> What is being asked
Rewrite the data from the line containing "In the vertical" down to the line containing "168 centimetres", replacing "pixel" with "point" and leaving everything else unchanged.

▽

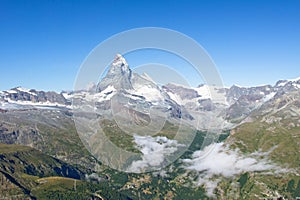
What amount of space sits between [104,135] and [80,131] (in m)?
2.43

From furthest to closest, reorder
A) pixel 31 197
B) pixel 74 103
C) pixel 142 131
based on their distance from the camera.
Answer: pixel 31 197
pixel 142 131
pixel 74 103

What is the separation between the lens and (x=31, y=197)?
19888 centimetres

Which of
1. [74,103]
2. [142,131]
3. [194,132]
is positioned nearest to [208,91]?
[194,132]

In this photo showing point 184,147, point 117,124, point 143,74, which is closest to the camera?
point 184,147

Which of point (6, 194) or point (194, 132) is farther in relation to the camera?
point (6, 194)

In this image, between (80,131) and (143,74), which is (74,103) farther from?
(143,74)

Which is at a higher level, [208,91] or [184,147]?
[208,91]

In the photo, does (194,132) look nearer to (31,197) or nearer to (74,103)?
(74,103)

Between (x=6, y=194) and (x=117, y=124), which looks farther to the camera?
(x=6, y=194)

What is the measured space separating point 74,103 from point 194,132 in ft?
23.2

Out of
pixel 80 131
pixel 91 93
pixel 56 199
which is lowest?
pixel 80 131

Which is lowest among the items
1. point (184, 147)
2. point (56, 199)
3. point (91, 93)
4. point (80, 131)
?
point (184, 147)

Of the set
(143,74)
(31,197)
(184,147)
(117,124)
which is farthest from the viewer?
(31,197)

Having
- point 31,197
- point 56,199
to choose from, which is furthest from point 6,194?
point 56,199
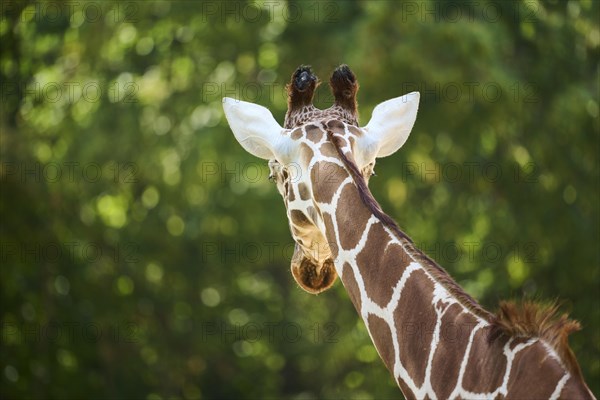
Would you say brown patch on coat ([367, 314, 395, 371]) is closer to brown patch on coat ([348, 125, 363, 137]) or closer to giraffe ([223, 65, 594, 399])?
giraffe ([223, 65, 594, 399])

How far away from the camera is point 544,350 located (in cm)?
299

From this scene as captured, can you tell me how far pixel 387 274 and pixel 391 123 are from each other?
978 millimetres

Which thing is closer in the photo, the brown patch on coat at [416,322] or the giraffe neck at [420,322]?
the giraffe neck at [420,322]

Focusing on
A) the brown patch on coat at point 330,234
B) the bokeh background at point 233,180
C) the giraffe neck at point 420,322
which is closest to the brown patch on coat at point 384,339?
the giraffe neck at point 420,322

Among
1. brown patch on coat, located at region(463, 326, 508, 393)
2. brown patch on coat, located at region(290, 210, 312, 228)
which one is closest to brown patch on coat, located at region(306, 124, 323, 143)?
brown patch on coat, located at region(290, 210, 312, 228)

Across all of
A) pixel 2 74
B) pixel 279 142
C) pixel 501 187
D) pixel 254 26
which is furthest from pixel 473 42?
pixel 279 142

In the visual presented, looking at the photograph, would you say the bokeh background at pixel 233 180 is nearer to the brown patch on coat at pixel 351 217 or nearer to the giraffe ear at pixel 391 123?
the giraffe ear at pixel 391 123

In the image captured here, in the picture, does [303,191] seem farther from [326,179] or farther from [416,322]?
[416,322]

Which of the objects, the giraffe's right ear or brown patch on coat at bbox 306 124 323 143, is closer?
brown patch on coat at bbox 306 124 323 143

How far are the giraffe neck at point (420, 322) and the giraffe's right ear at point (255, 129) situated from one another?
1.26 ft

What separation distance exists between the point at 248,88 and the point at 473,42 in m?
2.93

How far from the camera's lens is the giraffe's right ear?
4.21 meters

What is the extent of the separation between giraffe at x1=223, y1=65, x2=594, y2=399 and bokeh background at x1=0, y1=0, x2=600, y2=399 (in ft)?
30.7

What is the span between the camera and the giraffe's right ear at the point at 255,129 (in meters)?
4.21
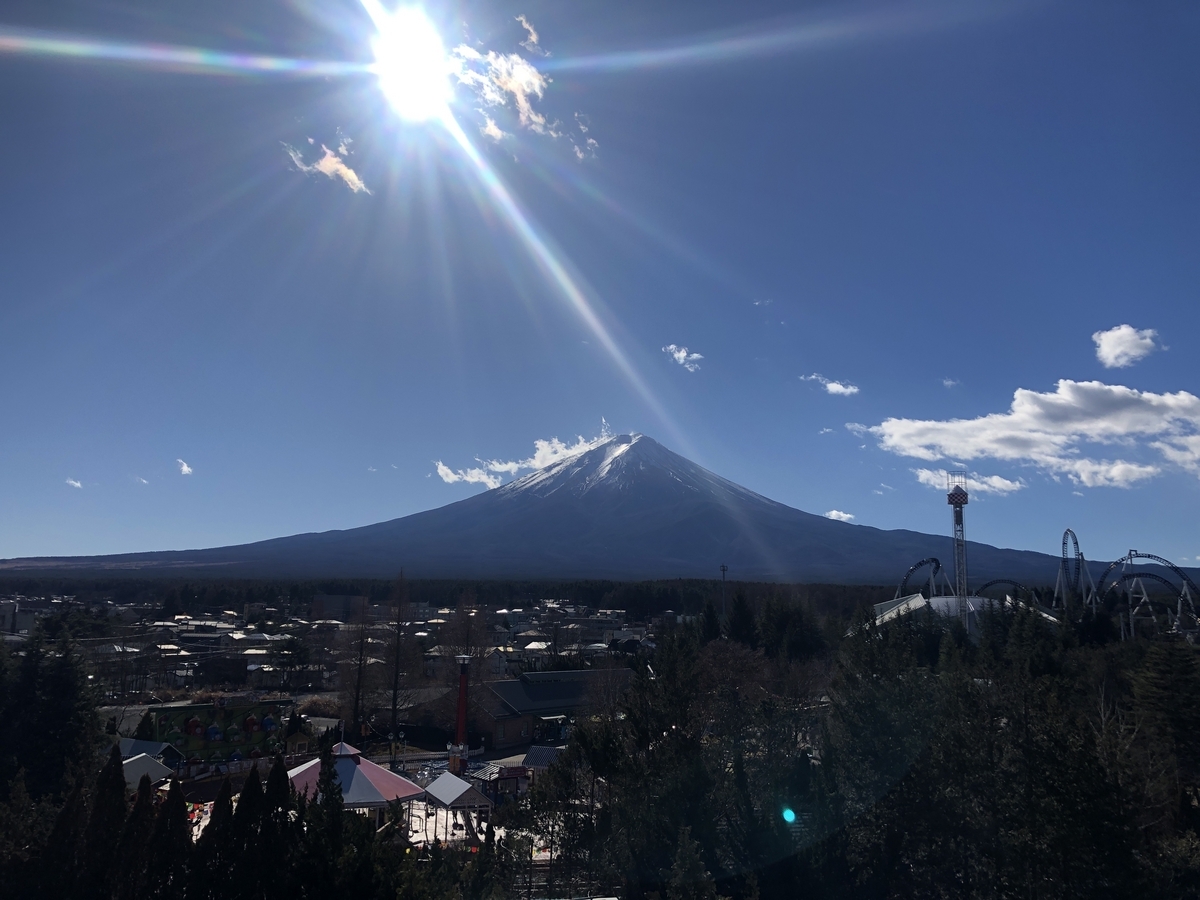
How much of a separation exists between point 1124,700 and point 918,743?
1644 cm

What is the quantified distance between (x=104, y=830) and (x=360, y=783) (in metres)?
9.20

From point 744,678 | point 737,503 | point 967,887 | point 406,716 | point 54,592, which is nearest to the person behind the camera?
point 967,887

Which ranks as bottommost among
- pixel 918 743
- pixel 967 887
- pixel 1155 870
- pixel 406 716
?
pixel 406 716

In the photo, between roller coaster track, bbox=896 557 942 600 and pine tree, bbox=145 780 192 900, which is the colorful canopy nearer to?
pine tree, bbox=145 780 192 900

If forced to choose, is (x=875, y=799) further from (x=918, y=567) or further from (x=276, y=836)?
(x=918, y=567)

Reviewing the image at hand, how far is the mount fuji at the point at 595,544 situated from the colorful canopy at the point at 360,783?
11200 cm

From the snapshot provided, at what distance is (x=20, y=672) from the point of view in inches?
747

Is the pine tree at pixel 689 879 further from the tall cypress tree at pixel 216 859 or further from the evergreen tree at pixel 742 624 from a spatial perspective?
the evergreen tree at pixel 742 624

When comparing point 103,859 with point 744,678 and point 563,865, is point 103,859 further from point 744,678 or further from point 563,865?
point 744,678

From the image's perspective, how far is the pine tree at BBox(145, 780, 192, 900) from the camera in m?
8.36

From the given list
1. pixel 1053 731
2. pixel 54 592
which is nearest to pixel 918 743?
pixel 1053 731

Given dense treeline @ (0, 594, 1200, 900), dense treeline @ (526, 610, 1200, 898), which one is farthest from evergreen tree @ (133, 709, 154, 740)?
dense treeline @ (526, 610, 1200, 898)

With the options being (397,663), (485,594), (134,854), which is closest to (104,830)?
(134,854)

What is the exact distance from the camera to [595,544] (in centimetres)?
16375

△
▽

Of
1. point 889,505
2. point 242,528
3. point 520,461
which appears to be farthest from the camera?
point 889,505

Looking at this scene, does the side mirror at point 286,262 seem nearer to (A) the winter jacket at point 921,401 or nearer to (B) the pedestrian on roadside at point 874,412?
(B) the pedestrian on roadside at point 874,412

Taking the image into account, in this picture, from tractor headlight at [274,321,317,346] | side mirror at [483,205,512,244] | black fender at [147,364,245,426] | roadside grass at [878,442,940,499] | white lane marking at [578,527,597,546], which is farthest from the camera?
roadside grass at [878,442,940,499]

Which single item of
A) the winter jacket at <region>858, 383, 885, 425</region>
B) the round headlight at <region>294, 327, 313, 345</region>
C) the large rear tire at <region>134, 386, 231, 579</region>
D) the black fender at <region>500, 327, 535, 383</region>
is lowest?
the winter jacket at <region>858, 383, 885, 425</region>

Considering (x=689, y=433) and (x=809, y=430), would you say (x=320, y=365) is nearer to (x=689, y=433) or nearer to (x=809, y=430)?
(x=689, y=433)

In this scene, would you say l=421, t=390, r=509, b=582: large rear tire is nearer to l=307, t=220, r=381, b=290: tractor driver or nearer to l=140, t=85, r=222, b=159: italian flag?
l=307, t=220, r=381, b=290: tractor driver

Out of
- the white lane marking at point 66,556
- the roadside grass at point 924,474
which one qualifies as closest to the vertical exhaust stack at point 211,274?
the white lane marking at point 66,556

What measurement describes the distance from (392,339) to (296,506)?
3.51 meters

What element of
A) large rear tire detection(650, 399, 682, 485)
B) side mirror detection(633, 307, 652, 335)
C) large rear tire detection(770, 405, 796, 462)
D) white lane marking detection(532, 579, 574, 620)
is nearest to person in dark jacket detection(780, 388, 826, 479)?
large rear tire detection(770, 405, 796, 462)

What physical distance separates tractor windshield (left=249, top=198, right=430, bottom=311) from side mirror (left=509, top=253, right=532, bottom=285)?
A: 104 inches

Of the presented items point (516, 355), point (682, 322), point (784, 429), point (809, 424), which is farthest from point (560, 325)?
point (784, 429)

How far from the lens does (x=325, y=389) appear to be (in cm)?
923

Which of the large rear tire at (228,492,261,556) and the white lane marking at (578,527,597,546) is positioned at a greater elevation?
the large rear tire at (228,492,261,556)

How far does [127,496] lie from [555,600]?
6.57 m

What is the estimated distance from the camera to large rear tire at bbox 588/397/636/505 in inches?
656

△
▽

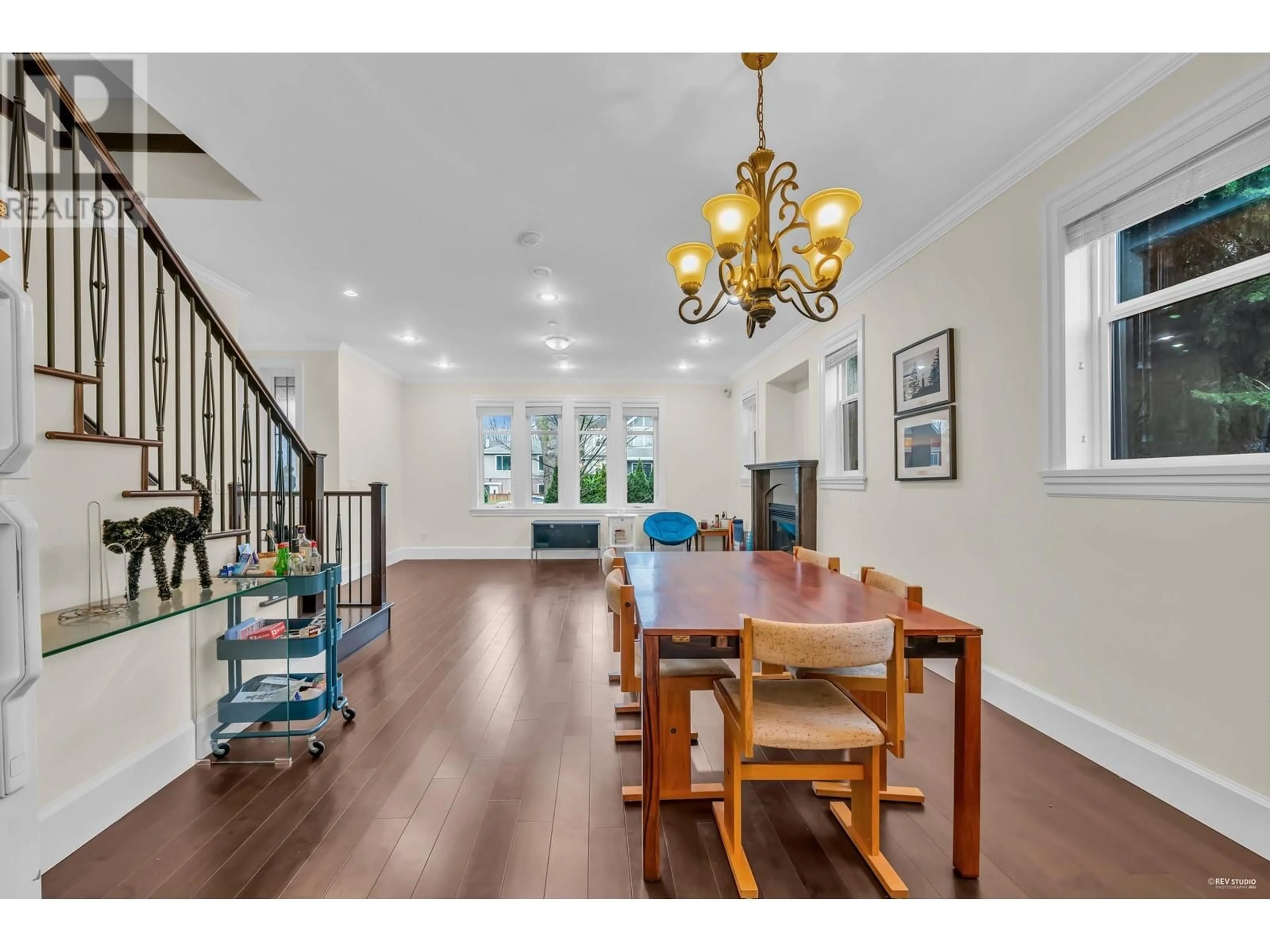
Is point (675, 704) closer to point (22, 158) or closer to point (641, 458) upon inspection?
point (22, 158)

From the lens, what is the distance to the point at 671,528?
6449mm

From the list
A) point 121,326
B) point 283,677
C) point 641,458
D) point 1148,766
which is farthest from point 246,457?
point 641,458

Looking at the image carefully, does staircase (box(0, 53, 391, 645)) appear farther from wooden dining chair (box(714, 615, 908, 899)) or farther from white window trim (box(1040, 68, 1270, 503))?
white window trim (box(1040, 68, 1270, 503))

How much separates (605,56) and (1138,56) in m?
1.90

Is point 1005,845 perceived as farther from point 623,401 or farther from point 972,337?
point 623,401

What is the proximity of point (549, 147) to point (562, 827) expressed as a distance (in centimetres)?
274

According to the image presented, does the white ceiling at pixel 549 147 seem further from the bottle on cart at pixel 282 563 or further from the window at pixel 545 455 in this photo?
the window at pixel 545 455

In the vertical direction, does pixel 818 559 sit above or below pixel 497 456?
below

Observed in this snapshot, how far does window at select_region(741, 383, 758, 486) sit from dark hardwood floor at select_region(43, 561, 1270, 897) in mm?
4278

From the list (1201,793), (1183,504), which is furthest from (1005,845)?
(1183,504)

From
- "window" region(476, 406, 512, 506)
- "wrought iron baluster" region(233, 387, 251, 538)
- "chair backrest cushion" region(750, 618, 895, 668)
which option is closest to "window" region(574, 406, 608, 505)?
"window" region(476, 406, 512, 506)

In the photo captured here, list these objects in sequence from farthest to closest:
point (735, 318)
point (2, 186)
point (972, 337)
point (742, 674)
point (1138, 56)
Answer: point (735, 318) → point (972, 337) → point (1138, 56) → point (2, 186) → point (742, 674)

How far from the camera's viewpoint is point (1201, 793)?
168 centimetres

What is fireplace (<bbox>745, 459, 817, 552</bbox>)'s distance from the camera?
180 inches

△

> Response to the task
In the vertical direction, does point 818 559 sit above or below point 497 456?
below

Observed in this snapshot, how far does window at select_region(741, 383, 758, 486) sit from dark hardwood floor at select_region(43, 561, 1270, 897) in mm?
4278

From the list (1201,793), (1183,504), which is furthest from (1005,845)?
(1183,504)

From
- "window" region(476, 406, 512, 506)
- "wrought iron baluster" region(233, 387, 251, 538)
- "chair backrest cushion" region(750, 618, 895, 668)
which option is closest to "window" region(574, 406, 608, 505)?
"window" region(476, 406, 512, 506)

In the photo captured here, list these objects in sequence from farthest to closest:
point (735, 318)
point (2, 186)
point (972, 337)
point (742, 674)
point (1138, 56)
Answer: point (735, 318) → point (972, 337) → point (1138, 56) → point (2, 186) → point (742, 674)

How far from the camera's viewpoint is point (1201, 793)?
168 centimetres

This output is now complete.